魔国の話は此処まででよろしいでしょうか?ユイにご飯を作らないといけませんし」

「はい」

「これで失礼しますね」

「えぇ、とても有意義なお話が出来ました。

また機会があれば、是非ともお話を聞かせてほしいくらいに」

「――考えておきましょう」

榧木琴子はそう述べて席を立った。


姿が見えなくなって、俺は煙草を口に咥える。

「みせいねん」

「あー……」

アヌベスの一言で、マッチを擦る手を止めて頭を掻く。……この国じゃあ未成年が吸うもんじゃないと禁止なのだった。

「さっきのねつれつな告白」

「んー」

「まおうさまがオリヴィエに言ったやつ?」

「……そうだな」

口に火のついていない煙草をくわえたまま俺は呟く。

先ほどのあれは、魔王の本音だった。


榧木琴子が知らない話を俺は知っている。

魔王はかつての仲間を裏切る覚悟を決めたこと。

裏切るといっても、仲間を陥れるだとかそういった悪意ある類ではないが。

300年前に己の心に沈めた恋心を表に出しただけ。たったそれだけの事で世界は変わるのだ。

狂気に堕ちた初代女王の恨みを買うことも厭わず。

恋心を抱いた創世のシルヴィアではないと分かっていながら。

魔王は彼女の子孫オリヴィエに恋をした。愛した女が護ろうとしたもの全てが壊れゆく姿に耐えきれず、あの手この手で助けようとした。

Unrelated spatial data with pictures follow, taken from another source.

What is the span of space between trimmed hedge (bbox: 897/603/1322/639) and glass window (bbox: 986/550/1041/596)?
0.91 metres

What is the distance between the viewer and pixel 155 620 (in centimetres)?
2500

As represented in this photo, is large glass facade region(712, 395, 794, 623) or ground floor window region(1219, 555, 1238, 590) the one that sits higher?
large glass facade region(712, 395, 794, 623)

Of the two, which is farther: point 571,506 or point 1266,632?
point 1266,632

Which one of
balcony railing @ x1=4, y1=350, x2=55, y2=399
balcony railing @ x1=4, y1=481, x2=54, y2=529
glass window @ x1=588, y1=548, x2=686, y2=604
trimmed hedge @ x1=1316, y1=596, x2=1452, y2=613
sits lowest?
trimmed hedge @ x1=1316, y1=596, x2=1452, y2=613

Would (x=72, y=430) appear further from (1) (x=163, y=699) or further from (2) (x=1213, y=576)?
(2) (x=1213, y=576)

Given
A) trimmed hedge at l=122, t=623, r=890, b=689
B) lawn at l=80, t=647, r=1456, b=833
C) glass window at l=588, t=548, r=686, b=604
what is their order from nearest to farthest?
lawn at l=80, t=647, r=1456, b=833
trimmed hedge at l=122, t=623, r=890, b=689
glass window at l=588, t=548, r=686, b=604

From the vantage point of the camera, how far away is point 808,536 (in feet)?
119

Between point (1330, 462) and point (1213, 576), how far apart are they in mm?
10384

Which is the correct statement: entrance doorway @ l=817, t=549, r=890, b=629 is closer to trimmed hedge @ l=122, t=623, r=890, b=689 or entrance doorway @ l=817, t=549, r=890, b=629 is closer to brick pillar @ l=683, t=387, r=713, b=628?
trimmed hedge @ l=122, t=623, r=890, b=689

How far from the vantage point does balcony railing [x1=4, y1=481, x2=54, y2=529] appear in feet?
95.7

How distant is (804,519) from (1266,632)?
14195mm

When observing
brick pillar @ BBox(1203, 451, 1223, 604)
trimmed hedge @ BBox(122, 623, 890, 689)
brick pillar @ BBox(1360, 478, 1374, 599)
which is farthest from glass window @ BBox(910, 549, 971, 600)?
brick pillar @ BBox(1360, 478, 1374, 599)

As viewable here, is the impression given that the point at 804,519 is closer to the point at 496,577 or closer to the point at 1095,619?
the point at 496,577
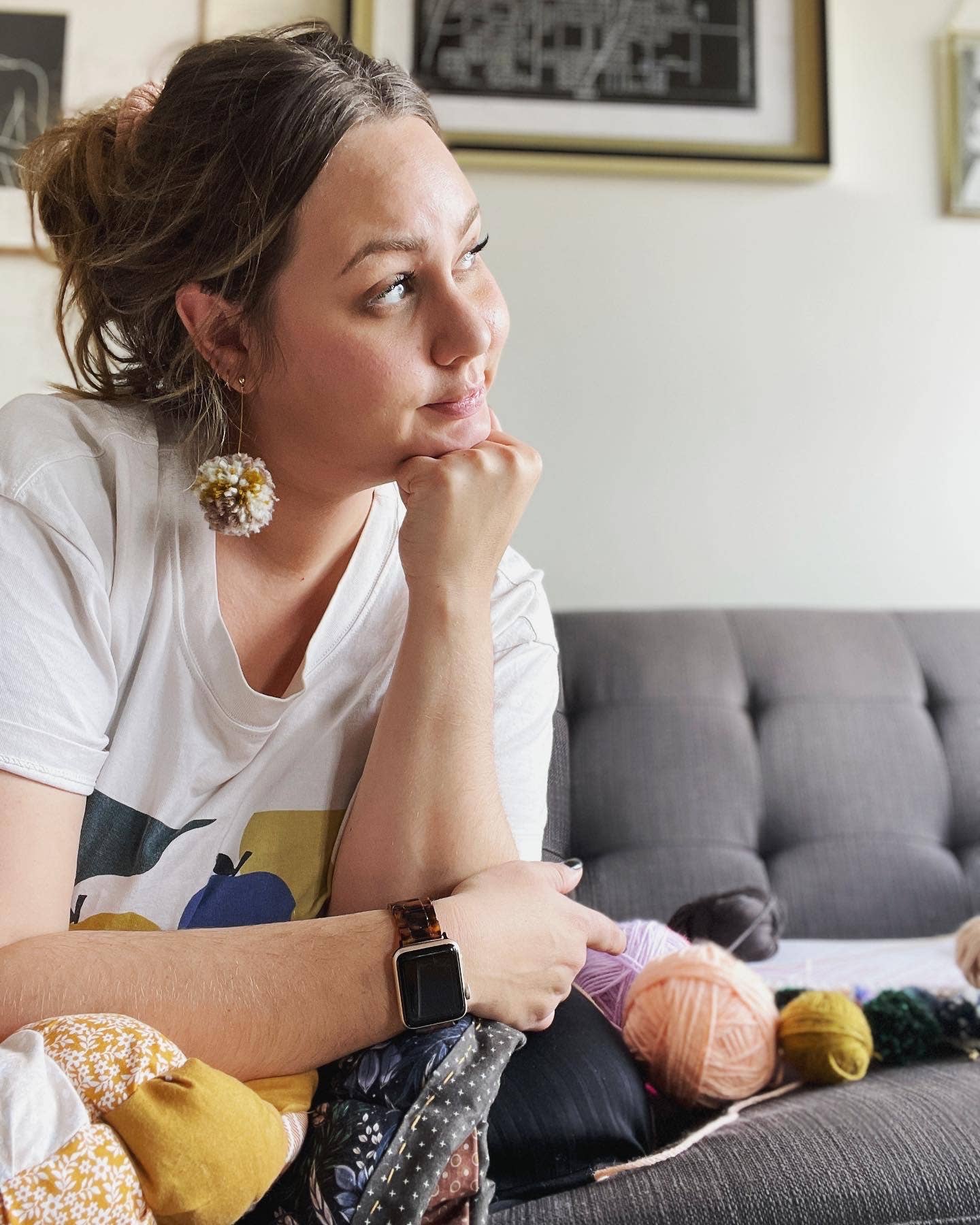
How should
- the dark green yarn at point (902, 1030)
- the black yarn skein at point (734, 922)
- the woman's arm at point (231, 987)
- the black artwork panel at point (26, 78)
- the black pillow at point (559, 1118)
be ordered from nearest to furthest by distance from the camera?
1. the woman's arm at point (231, 987)
2. the black pillow at point (559, 1118)
3. the dark green yarn at point (902, 1030)
4. the black yarn skein at point (734, 922)
5. the black artwork panel at point (26, 78)

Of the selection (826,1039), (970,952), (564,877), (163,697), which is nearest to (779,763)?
(970,952)

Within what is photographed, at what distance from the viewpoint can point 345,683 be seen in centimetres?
98

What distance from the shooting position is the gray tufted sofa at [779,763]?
58.9 inches

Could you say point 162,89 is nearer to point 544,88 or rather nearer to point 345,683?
point 345,683

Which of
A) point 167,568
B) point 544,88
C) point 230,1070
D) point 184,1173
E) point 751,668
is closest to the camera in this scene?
point 184,1173

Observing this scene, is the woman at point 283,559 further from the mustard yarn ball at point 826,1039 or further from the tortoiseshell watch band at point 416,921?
the mustard yarn ball at point 826,1039

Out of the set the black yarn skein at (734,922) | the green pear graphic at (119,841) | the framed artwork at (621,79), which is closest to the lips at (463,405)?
the green pear graphic at (119,841)

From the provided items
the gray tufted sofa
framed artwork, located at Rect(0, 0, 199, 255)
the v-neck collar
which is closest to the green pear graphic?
the v-neck collar

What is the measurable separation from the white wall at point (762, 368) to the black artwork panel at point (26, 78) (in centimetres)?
34

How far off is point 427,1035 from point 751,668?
0.97 m

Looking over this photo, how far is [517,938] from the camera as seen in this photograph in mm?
821

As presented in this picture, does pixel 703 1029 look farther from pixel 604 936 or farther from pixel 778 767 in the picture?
pixel 778 767

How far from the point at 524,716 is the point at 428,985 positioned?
12.1 inches

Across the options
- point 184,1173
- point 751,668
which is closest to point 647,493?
point 751,668
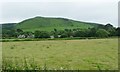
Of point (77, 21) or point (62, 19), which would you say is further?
point (62, 19)

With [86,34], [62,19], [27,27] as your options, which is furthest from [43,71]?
[62,19]

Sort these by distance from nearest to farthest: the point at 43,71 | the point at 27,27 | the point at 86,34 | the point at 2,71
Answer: the point at 43,71, the point at 2,71, the point at 86,34, the point at 27,27

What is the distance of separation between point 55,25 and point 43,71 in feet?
425

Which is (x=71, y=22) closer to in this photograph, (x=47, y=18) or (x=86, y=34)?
(x=47, y=18)

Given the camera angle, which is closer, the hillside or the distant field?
the distant field

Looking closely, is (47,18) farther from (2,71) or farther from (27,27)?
(2,71)

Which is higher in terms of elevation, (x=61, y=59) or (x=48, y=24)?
(x=48, y=24)

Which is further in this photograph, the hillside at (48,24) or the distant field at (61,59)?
the hillside at (48,24)

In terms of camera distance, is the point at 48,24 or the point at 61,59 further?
the point at 48,24

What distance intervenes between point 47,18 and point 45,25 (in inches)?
549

だから、魔王とオリヴィエの娘である、原罪のシルヴィアだけは呪いから免れた。全ては、愛するオリヴィエを救う為に。


そして、その目論見は成功した。

だが、代償は大きい。

愛するシルヴィアを奪われたと。子供までこさえたと、狂気に堕ちた女王を敵に回した結果が現在も拭えぬ悪評なのだ。

……当人は気にもしないだろうが。


「キリウス」

「何だ?」

「キリウス、も。オリヴィエみたいにおかしくなったら」

「うん」

「こわそうか?」

「…最後の最後にそうしてくれ」

「ん、まおうさまの話し、いっぱい聞きたい。ので、さいごがいい」

原罪のシルヴィアは災厄の魔女がもたらした因果の呪い『から』は免れた。

だが。

初代女王がそうだったように、新たな呪いに常にさらされる。

「ハンク家の系譜は全部洗い出さないといけないな」


願わくば。

俺が最後のハンク家の血族でありますように。